- _SECCIÓN DEL DOCUMENTO_:
La enfermera de Endocrinología sabe cuánto pesamos solo nos ve pasar a consulta. Los obesos vamos de frente porque los lados nos pesan. Andamos resolutos y triunfantes cual Napoleón victorioso, si hemos restado gramillos que echarle al puchero. Si, por el contrario, andamos a la gresca con la báscula nos apostamos cabizbajos y llorosos a la entrada del pesaje. No es un rumor, sino una certeza... la báscula no se casa con nadie, ni hay forma de sobornarla.
Miren qué lo he intentado... subiendo a plazos, no desayunando, a pata coja. Pero nada, la báscula es inflexible e intratable, muy suya. Los que paseamos hospitales nos agitamos en agonías, hacemos amistades entrañables en el tiempo que tardan en pasarnos a consulta. Cuando estás a la puerta de la enfermedad la vida empieza a importarte, a darle la mecha que cortaste porque creíste que respirar o meter resuello era tarea dolorosa al extremo.
La cabeza es muy difusa y nos exprime desde que nacemos. Nos lleva por senderos oscuros, cenagosos y llenos de espinas. Así que nos agarramos al cuello del Amor, a la compañía fraternal y al clan, ese que en nuestra genética ancestral nos anclaba al fuego y al poderío de la tribu. Ahora en los encurtidos pasillos de los hospitales buscamos eso que nos fue robado con el consumismo, la unilateralidad y el egoísmo que impera en nuestra nueva sociedad urbana y cosmopolita. Podemos ser los mejores amigos siempre que nos echemos al gaznate una charla insustancial que no nos importa un ápice, porque las procesiones van por dentro y los santos con peana y los crucificados del cáncer que galopa como Silver con espuelas y lanzado flechas envenenadas. No creo en el optimismo, sino en la idiotez rampante. Ni en el enamoramiento, sino en grilletes de carne y hueso, galera de remo conjuntado y mucha paciencia. El Amor es lo que tiene (como la pata del jamón) que hay que trabajarlo, pulirlo, deslomarlo, aguantarlo y quererlo a tiempo completo porque si no se diluye por las trancas, piernas abajo. Somos prehistóricos dando pasos en zapatos cuellifinos, gente de mucho andar y poco reposar, porque entre cazadores y recolectoras ya se han hecho las paces y ahora nos repartimos el botín aunque muchos sigan mirando la paja en mano y no la piedra en la caverna.

- _QUÉ HACER_:
**a.** Transcriba del texto sobre la báscula el pasaje comprendido entre "La enfermera de" y "forma de sobornarla.", ambos incluidos.
**b.** Según el texto sobre la báscula, ¿por qué hay que trabajar el Amor a tiempo completo? Responda en una a tres oraciones.
El listado siguiente no guarda relación alguna con el texto sobre la báscula.

- _INFORMACIÓN PROPORCIONADA_:
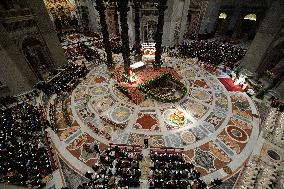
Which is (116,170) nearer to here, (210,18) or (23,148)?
(23,148)

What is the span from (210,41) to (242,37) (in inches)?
244

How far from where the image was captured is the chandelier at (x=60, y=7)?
3664 centimetres

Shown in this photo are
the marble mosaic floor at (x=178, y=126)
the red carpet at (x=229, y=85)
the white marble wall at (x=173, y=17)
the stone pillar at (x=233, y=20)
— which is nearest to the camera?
the marble mosaic floor at (x=178, y=126)

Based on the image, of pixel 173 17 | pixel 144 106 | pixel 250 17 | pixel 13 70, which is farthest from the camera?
pixel 250 17

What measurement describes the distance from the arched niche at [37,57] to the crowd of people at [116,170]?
47.2 ft

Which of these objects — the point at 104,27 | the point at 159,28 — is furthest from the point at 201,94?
the point at 104,27

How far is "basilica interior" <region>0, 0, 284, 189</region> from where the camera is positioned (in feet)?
45.6

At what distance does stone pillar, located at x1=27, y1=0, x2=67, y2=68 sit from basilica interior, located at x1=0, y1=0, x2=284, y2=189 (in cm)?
13

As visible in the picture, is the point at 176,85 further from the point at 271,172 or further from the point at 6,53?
the point at 6,53

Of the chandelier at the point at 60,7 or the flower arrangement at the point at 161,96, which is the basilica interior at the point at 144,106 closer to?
the flower arrangement at the point at 161,96

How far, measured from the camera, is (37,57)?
77.7 feet

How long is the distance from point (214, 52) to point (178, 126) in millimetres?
16223

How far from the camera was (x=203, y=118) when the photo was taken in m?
18.8

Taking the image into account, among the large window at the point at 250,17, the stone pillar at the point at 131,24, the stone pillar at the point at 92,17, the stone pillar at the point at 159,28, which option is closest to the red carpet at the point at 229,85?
the stone pillar at the point at 159,28
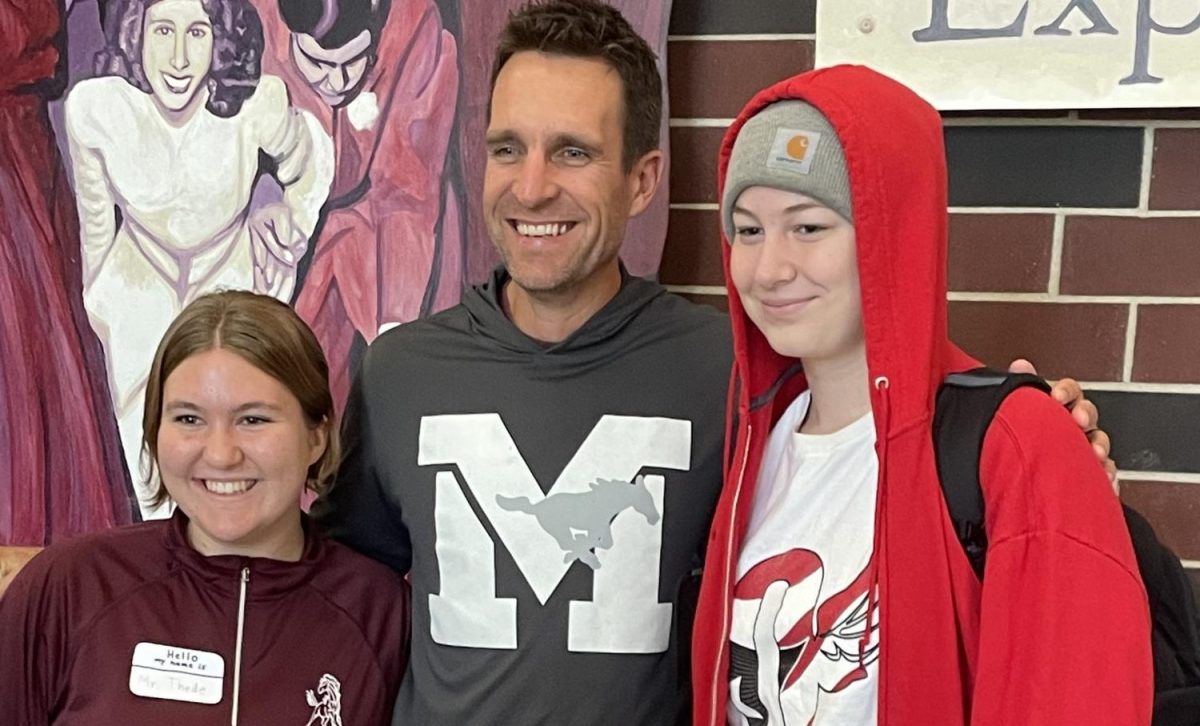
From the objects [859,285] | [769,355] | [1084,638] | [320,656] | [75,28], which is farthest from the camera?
[75,28]

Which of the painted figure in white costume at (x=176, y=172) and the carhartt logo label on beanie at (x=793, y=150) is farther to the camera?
the painted figure in white costume at (x=176, y=172)

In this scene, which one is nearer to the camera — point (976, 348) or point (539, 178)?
point (539, 178)

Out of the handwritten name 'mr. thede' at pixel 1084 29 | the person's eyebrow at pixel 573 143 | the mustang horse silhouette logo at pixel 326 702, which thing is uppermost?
the handwritten name 'mr. thede' at pixel 1084 29

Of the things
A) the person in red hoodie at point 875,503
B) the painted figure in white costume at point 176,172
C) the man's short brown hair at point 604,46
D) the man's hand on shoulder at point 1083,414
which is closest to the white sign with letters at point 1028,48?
the man's short brown hair at point 604,46

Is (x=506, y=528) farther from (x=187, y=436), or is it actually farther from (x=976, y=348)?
(x=976, y=348)

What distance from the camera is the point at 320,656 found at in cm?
126

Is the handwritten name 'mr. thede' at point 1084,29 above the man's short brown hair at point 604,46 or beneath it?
above

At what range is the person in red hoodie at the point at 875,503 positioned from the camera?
84 cm

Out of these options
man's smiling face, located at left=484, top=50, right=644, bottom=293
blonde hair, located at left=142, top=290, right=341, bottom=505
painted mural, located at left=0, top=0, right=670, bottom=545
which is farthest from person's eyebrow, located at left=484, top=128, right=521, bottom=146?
blonde hair, located at left=142, top=290, right=341, bottom=505

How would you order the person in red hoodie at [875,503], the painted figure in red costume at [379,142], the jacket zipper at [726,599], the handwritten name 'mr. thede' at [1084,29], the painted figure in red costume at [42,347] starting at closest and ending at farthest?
the person in red hoodie at [875,503], the jacket zipper at [726,599], the handwritten name 'mr. thede' at [1084,29], the painted figure in red costume at [379,142], the painted figure in red costume at [42,347]

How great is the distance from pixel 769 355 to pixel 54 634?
90cm

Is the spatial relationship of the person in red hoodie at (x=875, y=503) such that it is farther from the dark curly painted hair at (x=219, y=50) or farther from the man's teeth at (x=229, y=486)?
the dark curly painted hair at (x=219, y=50)

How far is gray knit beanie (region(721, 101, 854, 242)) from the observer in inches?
37.7

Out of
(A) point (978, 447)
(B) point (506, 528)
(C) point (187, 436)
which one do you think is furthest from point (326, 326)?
(A) point (978, 447)
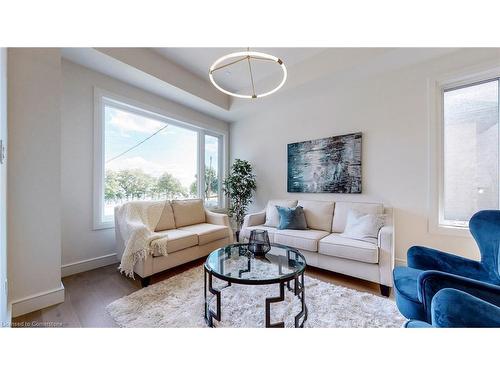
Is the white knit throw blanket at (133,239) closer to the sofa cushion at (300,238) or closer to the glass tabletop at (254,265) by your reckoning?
the glass tabletop at (254,265)

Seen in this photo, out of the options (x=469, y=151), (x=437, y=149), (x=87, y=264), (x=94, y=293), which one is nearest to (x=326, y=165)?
(x=437, y=149)

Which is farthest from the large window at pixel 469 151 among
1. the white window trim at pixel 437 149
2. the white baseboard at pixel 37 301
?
the white baseboard at pixel 37 301

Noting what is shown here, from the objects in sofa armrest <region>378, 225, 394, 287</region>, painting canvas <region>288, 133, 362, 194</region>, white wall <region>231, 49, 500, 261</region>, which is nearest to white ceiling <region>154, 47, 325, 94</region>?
white wall <region>231, 49, 500, 261</region>

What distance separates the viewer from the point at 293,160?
11.6ft

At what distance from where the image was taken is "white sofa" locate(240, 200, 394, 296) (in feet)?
6.54

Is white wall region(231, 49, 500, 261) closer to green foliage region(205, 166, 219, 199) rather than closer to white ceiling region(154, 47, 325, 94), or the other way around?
white ceiling region(154, 47, 325, 94)

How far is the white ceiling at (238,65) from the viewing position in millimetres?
2664

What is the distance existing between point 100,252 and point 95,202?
68 centimetres

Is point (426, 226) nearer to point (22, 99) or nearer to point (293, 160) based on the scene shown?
point (293, 160)

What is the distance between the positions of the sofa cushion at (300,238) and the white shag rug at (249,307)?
1.51 ft

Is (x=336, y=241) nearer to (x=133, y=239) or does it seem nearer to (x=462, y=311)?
(x=462, y=311)
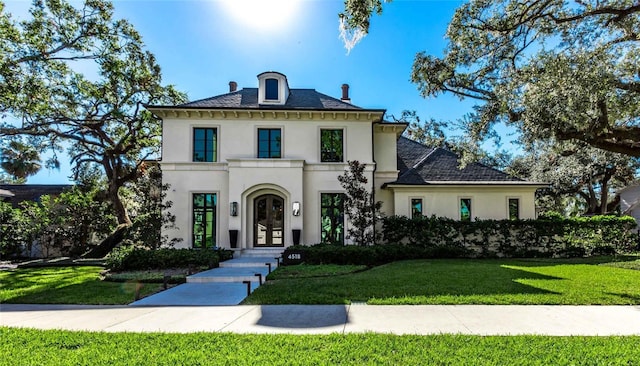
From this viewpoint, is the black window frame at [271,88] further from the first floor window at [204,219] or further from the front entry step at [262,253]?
the front entry step at [262,253]

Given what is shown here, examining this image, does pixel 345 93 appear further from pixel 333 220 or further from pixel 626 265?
pixel 626 265

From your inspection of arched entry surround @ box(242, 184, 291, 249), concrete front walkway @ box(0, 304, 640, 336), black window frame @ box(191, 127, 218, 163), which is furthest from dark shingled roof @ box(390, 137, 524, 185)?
concrete front walkway @ box(0, 304, 640, 336)

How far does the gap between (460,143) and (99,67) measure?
18.7 meters

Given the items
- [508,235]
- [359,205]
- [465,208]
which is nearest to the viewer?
[359,205]

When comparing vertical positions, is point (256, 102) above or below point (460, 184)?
above

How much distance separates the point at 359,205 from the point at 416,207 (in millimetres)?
3700

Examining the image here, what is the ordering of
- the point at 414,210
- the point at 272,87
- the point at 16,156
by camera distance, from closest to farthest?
the point at 272,87, the point at 414,210, the point at 16,156

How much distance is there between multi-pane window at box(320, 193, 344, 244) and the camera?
605 inches

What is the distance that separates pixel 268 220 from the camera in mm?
15438

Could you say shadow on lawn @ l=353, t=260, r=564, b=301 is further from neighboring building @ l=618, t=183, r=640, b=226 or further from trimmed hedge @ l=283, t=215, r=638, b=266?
neighboring building @ l=618, t=183, r=640, b=226

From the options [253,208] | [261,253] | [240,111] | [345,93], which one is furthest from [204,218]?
[345,93]

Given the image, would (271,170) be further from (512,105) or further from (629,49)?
(629,49)

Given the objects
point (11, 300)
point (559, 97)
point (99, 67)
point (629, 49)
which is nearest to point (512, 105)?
point (559, 97)

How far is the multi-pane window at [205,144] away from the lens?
15398 millimetres
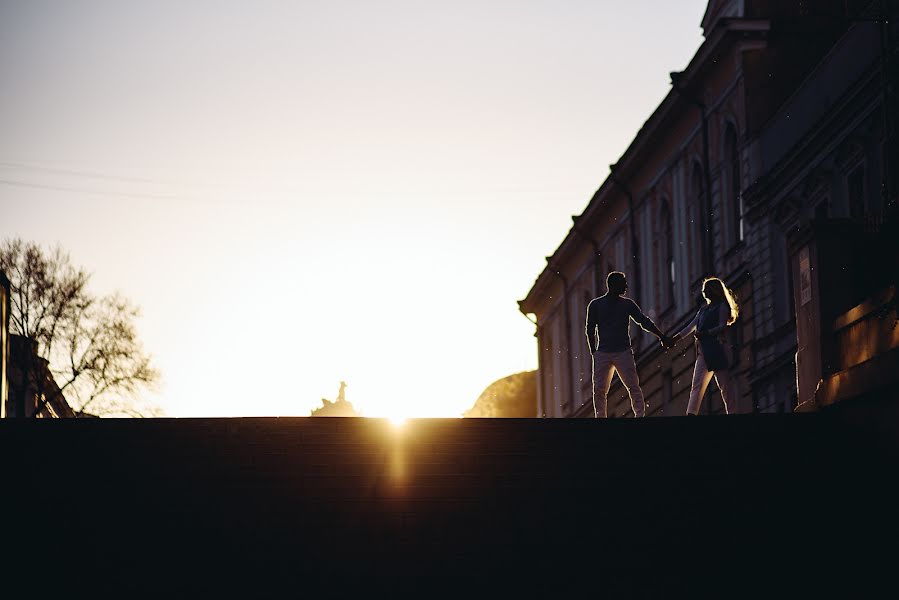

- _RESPUESTAS POR APARTADO_:
**a.**
La enfermera de Endocrinología sabe cuánto pesamos solo nos ve pasar a consulta. Los obesos vamos de frente porque los lados nos pesan. Andamos resolutos y triunfantes cual Napoleón victorioso, si hemos restado gramillos que echarle al puchero. Si, por el contrario, andamos a la gresca con la báscula nos apostamos cabizbajos y llorosos a la entrada del pesaje. No es un rumor, sino una certeza... la báscula no se casa con nadie, ni hay forma de sobornarla.

**b.** Hay que trabajarlo, pulirlo, aguantarlo y quererlo a tiempo completo porque, de lo contrario, el Amor se diluye "por las trancas, piernas abajo".